Queda dos Estoques de Petróleo Global
LONDRES – Os estoques globais de petróleo estão diminuindo rapidamente, e os analistas alertam que as reservas podem não se recuperar até dezembro de 2027, com escassez física se tornando uma possibilidade na Europa até o final deste mês.
Avisos de Escassez Física
Jeff Currie, co-presidente da Abaxx Commodity Exchange, afirmou que a escassez de petróleo pode atingir a Europa "a qualquer momento", e a gravidade da atual crise de fornecimento ainda não se reflete nos preços do petróleo ou nas declarações dos formuladores de políticas. Em entrevista ao programa "Squawk Box Europe" da CNBC na segunda-feira, Currie disse que as preocupações com a oferta de petróleo devem se intensificar à medida que os estoques diminuem, acrescentando que, uma vez que as escassas reservas sejam sentidas, os preços irão "se tornar não-lineares."
"Então, descobriremos qual é a disposição de alguém a pagar por essa última molécula", disse Currie. Ele observou que o mercado de petróleo está atualmente atravessando os "meses de transição" — uma fase, tradicionalmente, mais fraca do ciclo de demanda de commodities ao longo do ano, que ocorre após a temporada de aquecimento e antes da temporada de viagens.
Aumento na Demanda de Combustíveis
Entretanto, com o feriado Memorial Day dos Estados Unidos e os feriados de primavera do Reino Unido se aproximando, a demanda por diesel, gasolina e petróleo deve aumentar significativamente. "É nesse momento que você começará a sentir os efeitos", comentou Currie.
Estabilidade Superficial
Analistas do Societe Generale, liderados por Mike Haigh, chefe de pesquisa de FIC e commodities, afirmaram que os mercados de petróleo operam sob uma "estabilidade superficial", mas o sistema subjacente permanece "agudamente estressado". "Os estoques estão caindo rapidamente e, criticamente, apenas uma pequena parte dos estoques globais é realmente utilizável sem levar o sistema a um estresse operacional", disseram os analistas em uma nota divulgada na segunda-feira.

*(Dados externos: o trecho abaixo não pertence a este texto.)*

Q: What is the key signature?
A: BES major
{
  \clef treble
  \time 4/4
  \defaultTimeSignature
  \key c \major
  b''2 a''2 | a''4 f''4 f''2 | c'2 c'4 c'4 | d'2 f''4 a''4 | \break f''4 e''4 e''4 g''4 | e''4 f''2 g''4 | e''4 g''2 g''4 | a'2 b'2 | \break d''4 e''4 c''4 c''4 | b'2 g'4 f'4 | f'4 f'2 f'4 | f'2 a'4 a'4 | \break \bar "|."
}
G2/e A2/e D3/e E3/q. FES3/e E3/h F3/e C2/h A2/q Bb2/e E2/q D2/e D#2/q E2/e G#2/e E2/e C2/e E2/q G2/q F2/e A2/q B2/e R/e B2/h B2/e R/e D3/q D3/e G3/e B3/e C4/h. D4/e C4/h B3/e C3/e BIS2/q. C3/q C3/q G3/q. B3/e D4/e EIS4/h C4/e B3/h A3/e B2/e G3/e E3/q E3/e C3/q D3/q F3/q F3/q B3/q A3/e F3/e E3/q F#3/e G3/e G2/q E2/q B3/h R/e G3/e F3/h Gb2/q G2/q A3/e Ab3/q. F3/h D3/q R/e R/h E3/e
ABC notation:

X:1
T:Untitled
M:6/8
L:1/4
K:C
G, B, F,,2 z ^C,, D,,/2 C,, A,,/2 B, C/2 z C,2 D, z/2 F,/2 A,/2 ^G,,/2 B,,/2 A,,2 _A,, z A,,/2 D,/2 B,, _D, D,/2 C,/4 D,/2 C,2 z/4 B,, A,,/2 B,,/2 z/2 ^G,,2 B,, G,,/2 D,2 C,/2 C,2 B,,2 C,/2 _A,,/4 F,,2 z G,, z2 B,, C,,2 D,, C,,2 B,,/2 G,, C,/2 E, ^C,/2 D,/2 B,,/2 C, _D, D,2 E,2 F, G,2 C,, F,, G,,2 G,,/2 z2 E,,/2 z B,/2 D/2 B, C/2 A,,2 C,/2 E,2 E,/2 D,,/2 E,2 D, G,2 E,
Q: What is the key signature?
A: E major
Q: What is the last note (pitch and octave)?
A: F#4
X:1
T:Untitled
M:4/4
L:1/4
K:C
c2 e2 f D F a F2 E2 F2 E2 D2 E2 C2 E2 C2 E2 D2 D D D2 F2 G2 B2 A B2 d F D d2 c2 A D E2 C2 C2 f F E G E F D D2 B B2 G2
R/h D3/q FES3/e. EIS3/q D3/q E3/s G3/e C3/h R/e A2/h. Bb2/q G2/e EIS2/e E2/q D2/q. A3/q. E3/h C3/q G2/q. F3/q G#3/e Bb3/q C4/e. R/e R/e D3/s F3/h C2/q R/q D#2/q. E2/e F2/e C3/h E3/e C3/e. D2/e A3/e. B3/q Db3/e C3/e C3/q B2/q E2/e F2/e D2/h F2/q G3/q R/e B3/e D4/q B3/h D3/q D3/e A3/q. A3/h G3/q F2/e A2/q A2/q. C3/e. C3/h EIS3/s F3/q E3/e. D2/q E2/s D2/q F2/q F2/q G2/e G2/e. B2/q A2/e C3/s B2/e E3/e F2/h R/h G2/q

Os fluxos através do Estreito de Ormuz, que normalmente representam cerca de um quinto do fornecimento total de petróleo e gás do mundo, estão severamente restringidos desde que o conflito entre Estados Unidos e Irã começou em 28 de fevereiro. Os analistas do SocGen destacaram que, mesmo que o estreito fosse reaberto no início de junho, a complexa sequência da cadeia de fornecimento físico para colocar mais petróleo em operação — que envolve trânsito de petroleiros, descarregamento, refino e distribuição — ainda significaria um atraso de pelo menos 52 dias.
Isso resulta em vários milhões de barris por dia permanecendo offline, levando a um aumento ainda maior das reservas já em rápido esgotamento.
Estresse Prolongado
Por outro lado, uma reabertura prevista para o final de junho traria um "estresse mais profundo e prolongado", com um alívio físico sendo adiado até o final de agosto e uma normalização significativa não esperada antes de setembro, segundo o SocGen. No entanto, um atraso ainda mais longo na reabertura poderia empurrar os preços do petróleo para cerca de US$ 150 por barril, com essa elevação persitindo pelo restante do ano.
"Embora os fluxos sejam retomados, a sobreposição do tempo atrasado embute um déficit de estoque mais profundo, prolongando a pressão até 2027 e adiando ainda mais a completa normalização, destacando quão sensível o sistema é a mudanças, mesmo que pequenas, nas datas de reabertura", explicaram os analistas.
Os preços do petróleo apresentaram alta na tarde de segunda-feira, enquanto as negociações entre Washington e Teerã pareciam estar paralisadas. O Brent crude, referência internacional, subiu 1,4% na segunda-feira, atingindo US$ 110,73 por barril, enquanto o preço do West Texas Intermediate dos EUA alcançou US$ 106,86, um aumento de 1,3%.
"Qualquer pessoa que se envolva nesse ramo está dizendo que a situação é ruim", disse Currie. "Os iranianos querem infligir dor. Não é o preço do petróleo que importa aqui — é a disponibilidade de petróleo."